Transposon Lab is interested in the following topics:
1. Origins of eukaryotic DNA transposons
The ability of transposons to facilitate horizontal gene transfer subverts traditional notions of the vertical inheritance of genetic information in evolutionary processes. This property allows genes to be shared across different species, kingdoms, and even domains, thereby influencing genetic diversity and evolution on a grand scale. Transposable elements, including DNA transposons, are instrumental in mediating genetic exchanges between prokaryotic and eukaryotic organisms. Despite the considerable diversity of eukaryotic DNA transposons, their precise origins are predominantly obscure. A comparative genomic analysis of DNA transposon evolution in prokaryotes and eukaryotes might uncover evidence of interspecies transposon transfer, thereby illuminating the evolutionary origins of eukaryotic transposons.
2. Target DNA transposons mining and engineering
Retroviruses and DNA transposons are frequently employed as gene therapy delivery systems. Retroviruses harness the inherent functionality of endogenous reverse transcriptase and transposition via a copy-and-paste mechanism, but this process can result in unstable retroviral insertions due to the involvement of RNA intermediates and reverse transcription. Furthermore, retroviral vectors present hurdles in manipulation and suffer from restricted payload capacity and high cost.
Conversely, DNA transposons operate through a direct cut-and-paste mechanism, facilitating a more predictable and robust genomic integration. Researchers have successfully developed potent gene delivery vectors, such as ZB, PS, Sleeping Beauty, and piggyBac, from DNA transposons for application in gene therapy, transgenesis, and mutagenesis. These vectors confer several benefits in gene therapy: low cost, substantial gene delivery capacity, stable integration, a diminished immune response, and manipulation simplicity with reduced risk of immunosuppression.
Nevertheless, gene therapy that involves DNA transposons, as well as retroviruses, carries the potential hazard of random transgene integration, heightening the risk of insertional mutagenesis. Such unspecific incorporation can inadvertently affect gene function, including the regulation of oncogenes and tumor suppressor genes, posing a profound safety challenge in gene therapy.
Therefore, advancing gene delivery systems by discovering and engineering targeting DNA transposons, with aid of artificial intelligence (AI) and other technologies, is imperative. These enhancements can mitigate the dangers of arbitrary integration, thereby substantially elevating the safety profile of DNA transposon-mediated gene therapy.

EXERCISE DATA
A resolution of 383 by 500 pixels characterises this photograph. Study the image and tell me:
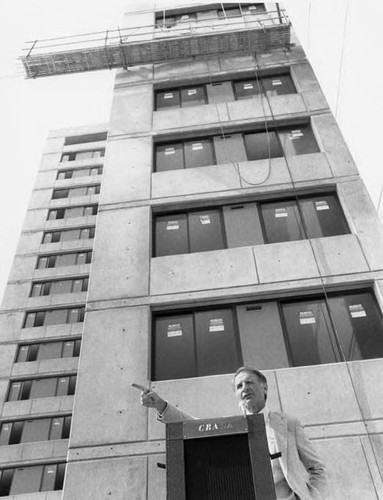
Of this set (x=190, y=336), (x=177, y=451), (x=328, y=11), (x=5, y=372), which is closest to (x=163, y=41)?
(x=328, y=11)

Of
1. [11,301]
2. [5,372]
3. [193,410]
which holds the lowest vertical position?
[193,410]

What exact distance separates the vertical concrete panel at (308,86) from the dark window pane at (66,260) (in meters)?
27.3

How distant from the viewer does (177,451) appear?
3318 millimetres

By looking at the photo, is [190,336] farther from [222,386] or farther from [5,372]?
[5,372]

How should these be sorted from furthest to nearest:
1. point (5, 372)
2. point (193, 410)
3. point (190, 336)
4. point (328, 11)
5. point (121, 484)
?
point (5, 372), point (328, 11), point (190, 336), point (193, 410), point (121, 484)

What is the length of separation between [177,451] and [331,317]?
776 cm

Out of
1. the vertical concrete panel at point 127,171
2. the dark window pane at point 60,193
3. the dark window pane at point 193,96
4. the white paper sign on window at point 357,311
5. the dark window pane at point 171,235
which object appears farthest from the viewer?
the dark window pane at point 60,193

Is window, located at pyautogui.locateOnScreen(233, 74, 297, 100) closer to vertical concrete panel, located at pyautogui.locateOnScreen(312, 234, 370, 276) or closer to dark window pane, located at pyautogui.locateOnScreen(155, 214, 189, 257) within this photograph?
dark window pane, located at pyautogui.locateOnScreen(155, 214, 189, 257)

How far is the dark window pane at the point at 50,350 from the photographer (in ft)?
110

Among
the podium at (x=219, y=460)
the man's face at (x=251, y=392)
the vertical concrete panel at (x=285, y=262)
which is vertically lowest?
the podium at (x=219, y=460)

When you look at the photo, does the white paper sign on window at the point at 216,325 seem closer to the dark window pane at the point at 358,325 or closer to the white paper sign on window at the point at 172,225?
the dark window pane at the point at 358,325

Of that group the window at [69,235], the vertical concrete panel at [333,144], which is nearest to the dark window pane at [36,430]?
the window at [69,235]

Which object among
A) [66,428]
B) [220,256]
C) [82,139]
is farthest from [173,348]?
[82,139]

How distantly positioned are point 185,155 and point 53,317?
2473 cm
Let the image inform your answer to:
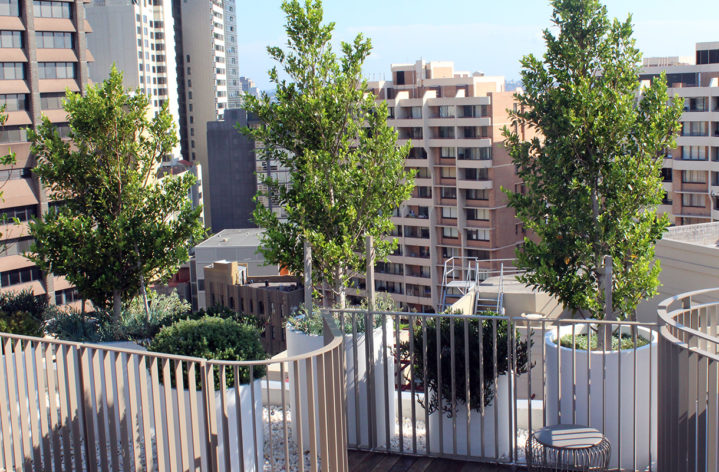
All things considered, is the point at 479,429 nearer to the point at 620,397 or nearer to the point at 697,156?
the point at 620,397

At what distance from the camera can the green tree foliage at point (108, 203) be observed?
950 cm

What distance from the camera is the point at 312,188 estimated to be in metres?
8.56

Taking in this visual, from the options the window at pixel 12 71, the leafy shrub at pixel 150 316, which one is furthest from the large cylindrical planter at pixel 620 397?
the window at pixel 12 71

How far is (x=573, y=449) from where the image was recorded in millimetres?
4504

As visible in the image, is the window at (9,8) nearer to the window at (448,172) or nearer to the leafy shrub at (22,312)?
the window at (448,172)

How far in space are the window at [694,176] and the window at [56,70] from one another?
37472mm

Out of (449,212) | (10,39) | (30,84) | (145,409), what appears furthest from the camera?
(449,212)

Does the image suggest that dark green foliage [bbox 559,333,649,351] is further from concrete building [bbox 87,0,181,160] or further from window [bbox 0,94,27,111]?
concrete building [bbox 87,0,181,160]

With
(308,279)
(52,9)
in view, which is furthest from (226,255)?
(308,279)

* * *

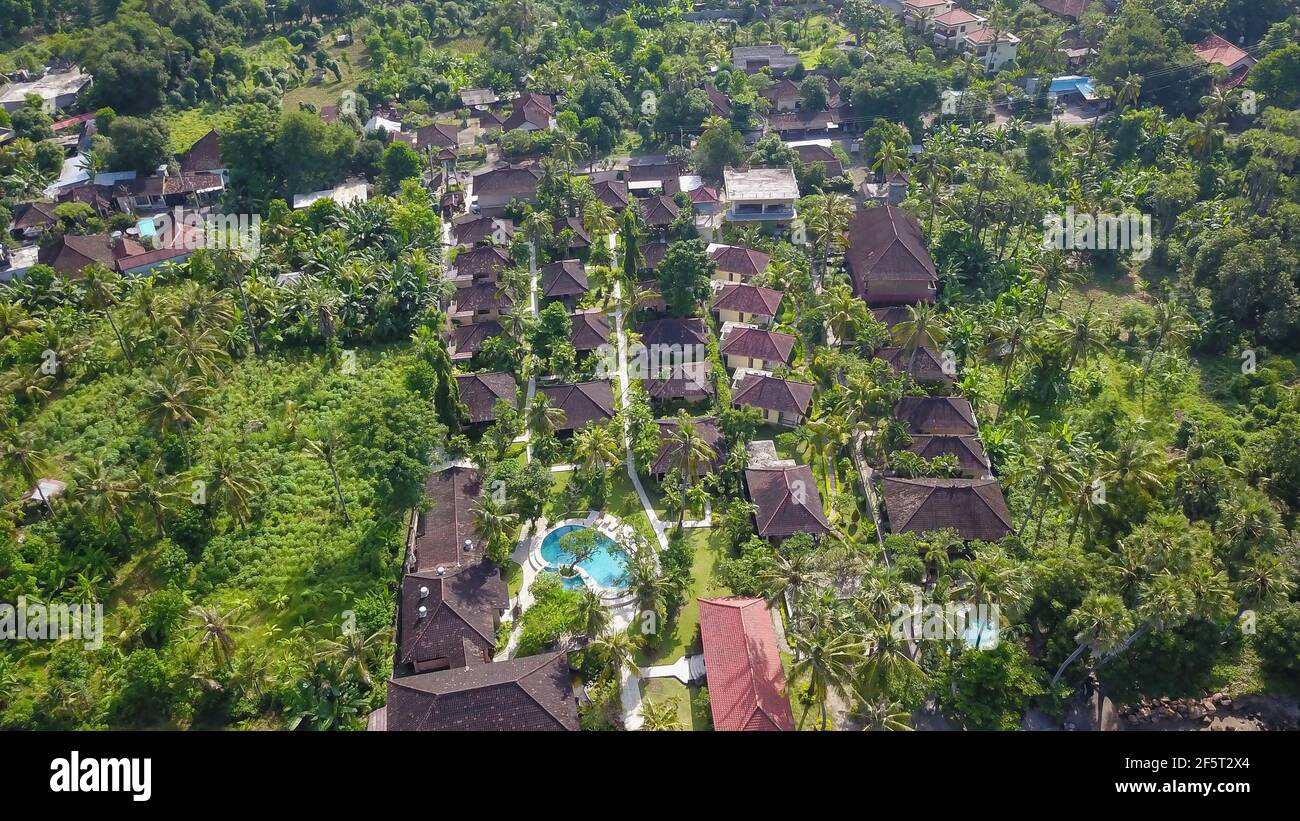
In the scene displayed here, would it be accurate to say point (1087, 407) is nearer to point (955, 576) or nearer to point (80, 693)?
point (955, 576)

PROBLEMS TO WORK ON
1 – Which gene delivery vectors developed from DNA transposons does the Transposon Lab text name?
2 – Pick up the Transposon Lab text after its last sentence and keep writing.
The items have no connection to the Transposon Lab text.

OUTPUTS IN ORDER
1 – ZB, PS, Sleeping Beauty, and piggyBac.

2 –
Fig.1. Structure of cut-and-paste transposons and their transposition mechanism. (A) The transposon is a mobile genetic element containing a transposase coding sequence (green box) flanked by terminal inverted repeats (TIRs; orange arrows on the left and right). (B) The transposase (green spheres) binds to its sites within the transposon TIRs (orange boxes). Excision takes place in a synaptic complex, and separates the transposon from the donor DNA (gray box). The excised element integrates into a target site in the target DNA (yellow box). This process generates target site duplications (TSDs, black boxes) which flank the newly integrated transposon. Most cut-and-paste transposons generate a transposon excision footprint in the donor DNA.
Fig.2. Experimental pipeline for the development of genetic tools based on active DNA transposons.
3. Transposon-derived miniature RNA-guided endonucleases mining and engineering
The Cas9 and Cas12a (Cpf1) nucleases, integral to the CRISPR/Cas gene editing system, possess substantial molecular weights, spanning 1200-1400 amino acids, which complicate their engineering, gene packaging, and delivery into cells. Additionally, the efficiency of gene editing is often suboptimal, and the prevalence of off-target effects considerably constrains the utility of CRISPR/Cas-based technologies in gene therapy and bio-breeding.
Conversely, compact RNA-guided nucleases offer substantial advantages, including easier synthesis, improved stability, and more efficient genetic manipulation and cellular transfection. Research and development of miniaturized RNA-guided endonucleases, particularly those originating from transposons and enhanced through artificial intelligence (AI) technologies, are crucial for increasing the safety and effectiveness of gene editing tools for human gene therapy and the development of genetically modified organisms.
4. RIP mining and RIP chip developing in livestock
Since transposons can transfer between and within species, they can generate rich genomic structural variations like other mutation sources. Structural variations generated by transposons are also known as transposon insertion polymorphisms (TIP). Transposons are major components of the genomes of many model animals, accounting for around 55% of the zebrafish genome, 35% of the frog genome, 45% of the silkworm genome, and 40% of the pig genome. In addition, since transposon insertion fragments are usually large (generally more than 200 bp), and mostly contain functional elements (such as promoters and enhancers), TIPs generally have stronger genetic effects than SNPs. Transposon insertion can cause changes in gene function and activity by importing regulatory elements, changing gene splicing modes, or changing epigenetic regulation, thereby causing phenotypic variations. Furthermore, since TIPs are mediated by endogenous transposases, while SNPs are natural mutations, the mutation rate of TIPs (2.5×10−2) is higher than that of SNPs (1.0-1.8×10–8).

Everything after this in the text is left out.